Carl Sagan said that if you want to make an apple pie from scratch, you must first invent the universe...
To make a thing as simple as an apple pie, you have to create the whole wide world.
We have had three snow days in a row this week. Luckily I had the book The Sun Is Also A Star by Nicola Yoon in my to-be-read pile. It is wonderful and beautiful and remarkable. Get this book for every teenager you know. Get this book for every hopeless romantic and lover of universal interconnections.
The Sun Is Also A Star is humorous and light while taking on the heavy subjects of race, immigration, religion, bullying, meaning, the universe, and love.
National Book Foundation: Who did you write this book for?
Nicola Yoon: I wrote this book for anyone who's ever desperately searched for meaning. For everyone who asks the big questions. For all the dreamers and questioners.
From the National Book Foundation:
The Sun Is Also a Star is a love story between two teens passing through the universe, floating on their own stars, and destined for their futures. It is also a love letter to the universe and all the stardust particles that make up wishes and dreams. I read this book with a notepad and highlighter because it was also a life manual that answers the question: how did this—a chance encounter or an unfulfilled dream—come to pass? Nicola Yoon, who starts the novel with a Carl Sagan anecdote about apple pie and starting from scratch, exquisitely demonstrates how we all play a role in this endless love affair between art and science. A Jamaican immigrant girl and a Korean-American boy are connected in the tiniest of ways—like the atoms and neutrons in Sagan’s apple pie. The ultimate result is a big bang of a love story that expands and contracts in a mere twelve hours. The Sun Is Also a Star is Yoon’s second novel, and it will certainly pull at readers’ heartstring much like the omnipotent hands of the all-knowing universe.

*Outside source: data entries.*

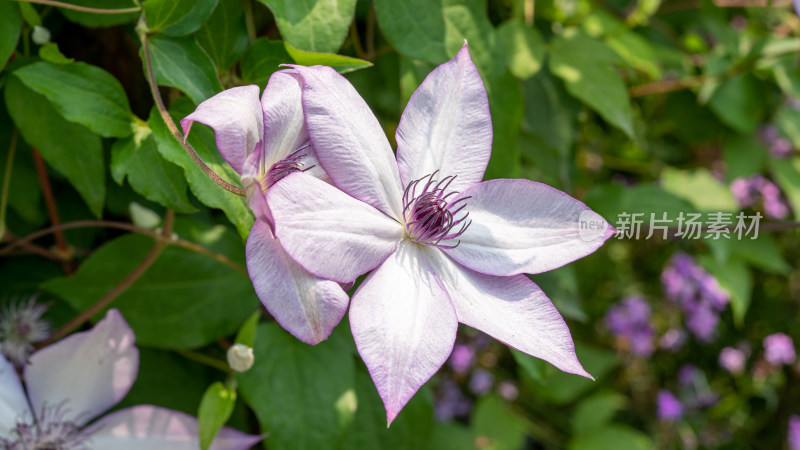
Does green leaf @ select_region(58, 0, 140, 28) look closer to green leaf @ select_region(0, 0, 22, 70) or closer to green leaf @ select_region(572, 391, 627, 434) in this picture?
green leaf @ select_region(0, 0, 22, 70)

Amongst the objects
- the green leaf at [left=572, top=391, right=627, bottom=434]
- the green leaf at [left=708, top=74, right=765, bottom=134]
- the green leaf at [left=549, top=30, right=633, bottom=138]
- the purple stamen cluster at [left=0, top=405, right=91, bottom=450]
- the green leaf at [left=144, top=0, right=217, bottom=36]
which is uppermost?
the green leaf at [left=144, top=0, right=217, bottom=36]

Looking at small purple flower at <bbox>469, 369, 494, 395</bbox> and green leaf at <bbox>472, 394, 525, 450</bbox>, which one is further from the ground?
green leaf at <bbox>472, 394, 525, 450</bbox>

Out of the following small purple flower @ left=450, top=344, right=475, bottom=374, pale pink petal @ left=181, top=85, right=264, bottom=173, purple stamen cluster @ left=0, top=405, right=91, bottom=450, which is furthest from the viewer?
small purple flower @ left=450, top=344, right=475, bottom=374

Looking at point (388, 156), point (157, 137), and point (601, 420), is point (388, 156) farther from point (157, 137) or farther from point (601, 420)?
point (601, 420)

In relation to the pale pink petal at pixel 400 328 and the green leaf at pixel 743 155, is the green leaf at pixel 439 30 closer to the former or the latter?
the pale pink petal at pixel 400 328

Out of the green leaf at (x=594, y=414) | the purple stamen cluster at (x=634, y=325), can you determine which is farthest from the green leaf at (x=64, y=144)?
the purple stamen cluster at (x=634, y=325)

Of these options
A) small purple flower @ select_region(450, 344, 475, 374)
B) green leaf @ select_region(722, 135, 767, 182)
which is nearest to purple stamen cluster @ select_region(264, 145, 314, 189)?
green leaf @ select_region(722, 135, 767, 182)
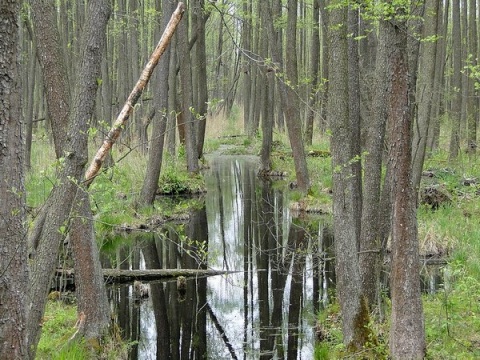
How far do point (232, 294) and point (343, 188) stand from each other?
158 inches

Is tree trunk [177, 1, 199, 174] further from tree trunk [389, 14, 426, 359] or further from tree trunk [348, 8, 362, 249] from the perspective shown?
tree trunk [389, 14, 426, 359]

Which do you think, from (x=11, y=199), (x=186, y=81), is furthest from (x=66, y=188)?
(x=186, y=81)

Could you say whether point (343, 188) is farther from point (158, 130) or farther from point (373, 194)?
point (158, 130)

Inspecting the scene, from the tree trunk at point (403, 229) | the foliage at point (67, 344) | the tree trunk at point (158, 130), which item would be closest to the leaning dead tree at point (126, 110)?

“I think all the good parts of us are connected on some level. The part that shares the last double chocolate chip cookie or donates to charity or gives a dollar to a street musician or becomes a candy striper or cries at Apple commercials or says I love you or I forgive you. I think that's God. God is the connection of the very best parts of us.”
“There’s a Japanese phrase that I like: koi no yokan. It doesn’t mean love at first sight. It’s closer to love at second sight. It’s the feeling when you meet someone that you’re going to fall in love with them. Maybe you don’t love them right away, but it’s inevitable that you will.”

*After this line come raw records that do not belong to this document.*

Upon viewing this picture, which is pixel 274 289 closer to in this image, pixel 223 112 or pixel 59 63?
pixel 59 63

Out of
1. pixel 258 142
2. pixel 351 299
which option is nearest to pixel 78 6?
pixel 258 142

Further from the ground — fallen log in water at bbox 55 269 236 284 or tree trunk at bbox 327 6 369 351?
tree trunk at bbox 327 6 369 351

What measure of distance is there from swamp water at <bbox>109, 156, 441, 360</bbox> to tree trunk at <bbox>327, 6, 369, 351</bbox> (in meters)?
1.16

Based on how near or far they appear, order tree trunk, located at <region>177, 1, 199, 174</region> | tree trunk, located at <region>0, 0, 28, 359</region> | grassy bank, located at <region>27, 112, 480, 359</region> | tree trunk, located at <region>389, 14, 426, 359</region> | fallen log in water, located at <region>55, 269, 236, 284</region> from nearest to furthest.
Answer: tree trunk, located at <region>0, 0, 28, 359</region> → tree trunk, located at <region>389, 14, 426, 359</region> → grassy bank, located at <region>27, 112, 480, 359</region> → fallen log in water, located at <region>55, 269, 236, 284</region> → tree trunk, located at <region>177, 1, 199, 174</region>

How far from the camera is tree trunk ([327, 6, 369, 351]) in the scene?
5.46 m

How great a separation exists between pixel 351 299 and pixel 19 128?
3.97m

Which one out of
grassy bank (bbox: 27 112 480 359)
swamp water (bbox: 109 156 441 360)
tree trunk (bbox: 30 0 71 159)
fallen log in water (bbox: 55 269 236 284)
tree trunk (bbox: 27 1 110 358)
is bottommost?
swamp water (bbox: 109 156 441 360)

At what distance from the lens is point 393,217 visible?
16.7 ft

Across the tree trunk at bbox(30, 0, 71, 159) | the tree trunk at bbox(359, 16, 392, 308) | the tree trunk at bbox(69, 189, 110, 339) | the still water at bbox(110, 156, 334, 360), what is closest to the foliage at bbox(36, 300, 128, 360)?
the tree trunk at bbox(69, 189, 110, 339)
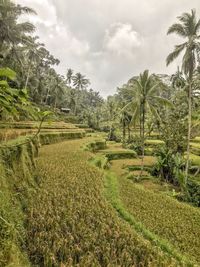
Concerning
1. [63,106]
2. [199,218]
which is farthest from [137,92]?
[63,106]

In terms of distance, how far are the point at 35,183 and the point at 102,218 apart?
130 inches

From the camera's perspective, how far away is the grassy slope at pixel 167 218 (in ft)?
28.3

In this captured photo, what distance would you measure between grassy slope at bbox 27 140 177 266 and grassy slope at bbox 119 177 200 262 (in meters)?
1.41

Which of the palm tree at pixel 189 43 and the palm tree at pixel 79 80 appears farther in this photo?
the palm tree at pixel 79 80

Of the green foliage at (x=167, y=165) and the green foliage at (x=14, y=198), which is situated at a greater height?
the green foliage at (x=14, y=198)

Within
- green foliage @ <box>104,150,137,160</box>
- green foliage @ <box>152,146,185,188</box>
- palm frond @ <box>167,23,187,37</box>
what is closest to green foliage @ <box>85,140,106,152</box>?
green foliage @ <box>104,150,137,160</box>

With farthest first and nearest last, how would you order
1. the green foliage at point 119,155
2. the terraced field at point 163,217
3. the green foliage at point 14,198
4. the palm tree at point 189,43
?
1. the green foliage at point 119,155
2. the palm tree at point 189,43
3. the terraced field at point 163,217
4. the green foliage at point 14,198

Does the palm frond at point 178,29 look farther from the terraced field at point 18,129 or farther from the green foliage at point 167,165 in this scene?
the terraced field at point 18,129

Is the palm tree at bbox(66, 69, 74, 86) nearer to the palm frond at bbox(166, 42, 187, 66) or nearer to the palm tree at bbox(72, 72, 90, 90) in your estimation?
the palm tree at bbox(72, 72, 90, 90)

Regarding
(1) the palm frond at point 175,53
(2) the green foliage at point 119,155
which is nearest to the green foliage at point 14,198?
(1) the palm frond at point 175,53

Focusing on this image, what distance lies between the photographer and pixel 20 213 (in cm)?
751

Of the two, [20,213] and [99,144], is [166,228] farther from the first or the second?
[99,144]

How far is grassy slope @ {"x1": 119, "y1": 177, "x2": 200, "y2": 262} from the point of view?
8633 mm

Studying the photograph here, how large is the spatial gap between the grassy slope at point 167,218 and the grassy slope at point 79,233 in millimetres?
1406
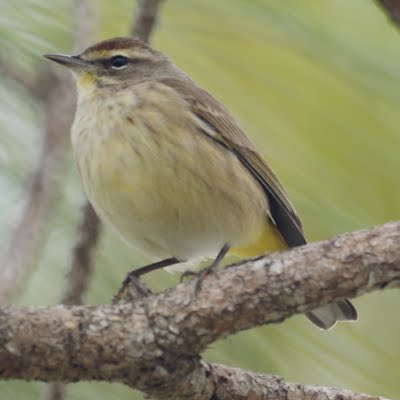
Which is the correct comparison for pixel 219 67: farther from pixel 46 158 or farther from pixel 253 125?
pixel 46 158

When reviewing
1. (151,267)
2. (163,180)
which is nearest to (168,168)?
(163,180)

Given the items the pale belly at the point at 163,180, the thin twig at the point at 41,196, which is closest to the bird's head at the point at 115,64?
the pale belly at the point at 163,180

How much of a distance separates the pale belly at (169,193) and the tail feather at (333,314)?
572 mm

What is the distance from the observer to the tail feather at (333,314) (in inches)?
113

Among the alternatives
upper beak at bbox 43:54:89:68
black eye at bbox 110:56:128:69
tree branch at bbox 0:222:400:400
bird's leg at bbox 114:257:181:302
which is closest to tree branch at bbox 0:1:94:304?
tree branch at bbox 0:222:400:400

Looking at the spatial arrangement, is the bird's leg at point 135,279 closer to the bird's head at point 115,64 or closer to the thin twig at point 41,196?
the thin twig at point 41,196

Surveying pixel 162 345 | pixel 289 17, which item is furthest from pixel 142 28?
pixel 162 345

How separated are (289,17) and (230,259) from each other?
5.41 ft

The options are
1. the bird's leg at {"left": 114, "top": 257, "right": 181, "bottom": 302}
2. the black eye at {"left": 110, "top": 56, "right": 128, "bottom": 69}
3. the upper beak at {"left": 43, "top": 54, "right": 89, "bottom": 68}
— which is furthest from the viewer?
the black eye at {"left": 110, "top": 56, "right": 128, "bottom": 69}

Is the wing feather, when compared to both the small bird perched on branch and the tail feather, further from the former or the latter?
the tail feather

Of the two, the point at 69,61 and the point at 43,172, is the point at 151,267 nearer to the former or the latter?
the point at 43,172

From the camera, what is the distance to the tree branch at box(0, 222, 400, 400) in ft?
6.57

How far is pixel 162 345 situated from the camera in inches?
83.9

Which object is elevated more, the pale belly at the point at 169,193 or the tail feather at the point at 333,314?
the pale belly at the point at 169,193
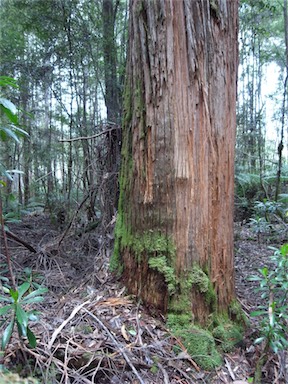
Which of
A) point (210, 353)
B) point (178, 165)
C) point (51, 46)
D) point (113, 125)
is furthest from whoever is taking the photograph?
point (51, 46)

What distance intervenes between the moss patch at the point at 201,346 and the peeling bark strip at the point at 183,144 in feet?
0.39

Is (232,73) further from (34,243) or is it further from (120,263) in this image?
(34,243)

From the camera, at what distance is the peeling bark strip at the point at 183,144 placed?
1833mm

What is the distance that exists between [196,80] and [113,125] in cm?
Answer: 132

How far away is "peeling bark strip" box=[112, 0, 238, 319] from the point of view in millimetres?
1833

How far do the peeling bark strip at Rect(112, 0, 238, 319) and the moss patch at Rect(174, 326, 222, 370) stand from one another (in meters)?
0.12

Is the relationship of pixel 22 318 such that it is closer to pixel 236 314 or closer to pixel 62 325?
pixel 62 325

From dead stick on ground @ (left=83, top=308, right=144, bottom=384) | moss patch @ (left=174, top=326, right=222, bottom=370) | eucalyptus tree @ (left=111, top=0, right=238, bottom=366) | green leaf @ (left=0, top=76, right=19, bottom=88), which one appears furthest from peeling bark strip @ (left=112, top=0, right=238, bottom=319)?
green leaf @ (left=0, top=76, right=19, bottom=88)

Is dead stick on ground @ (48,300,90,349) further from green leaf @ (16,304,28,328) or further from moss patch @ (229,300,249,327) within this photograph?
moss patch @ (229,300,249,327)

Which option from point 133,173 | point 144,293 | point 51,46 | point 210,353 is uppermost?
point 51,46

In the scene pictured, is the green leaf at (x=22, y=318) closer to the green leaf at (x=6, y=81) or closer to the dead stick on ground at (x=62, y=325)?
the dead stick on ground at (x=62, y=325)

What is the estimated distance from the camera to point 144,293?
1.91 meters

“When Natasha thinks about love, this is what she thinks: nothing lasts forever. Like hydrogen-7 or lithium-5 or boron-7, love has an infinitesimally small half-life that decays to nothing. And when its gone, its like it was never there at all.”
“We have big, beautiful brains. We invent things that fly. Fly. We write poetry. You probably hate poetry, but it’s hard to argue with ‘Shall I compare thee to a summer’s day? Thou art more lovely and more temperate’ in terms of sheer beauty. We are capable of big lives. A big history. Why settle? Why choose the practical thing, the mundane thing? We are born to dream and make the things we dream about.”
“I am really not a girl to fall in love with. For one thing, I don’t like temporary, nonprovable things, and romantic love is both temporary and non-provable.”
“People spend their whole lives looking for love. Poems and songs and entire novels are written about it. But how can you trust something that can end as suddenly as it begins?”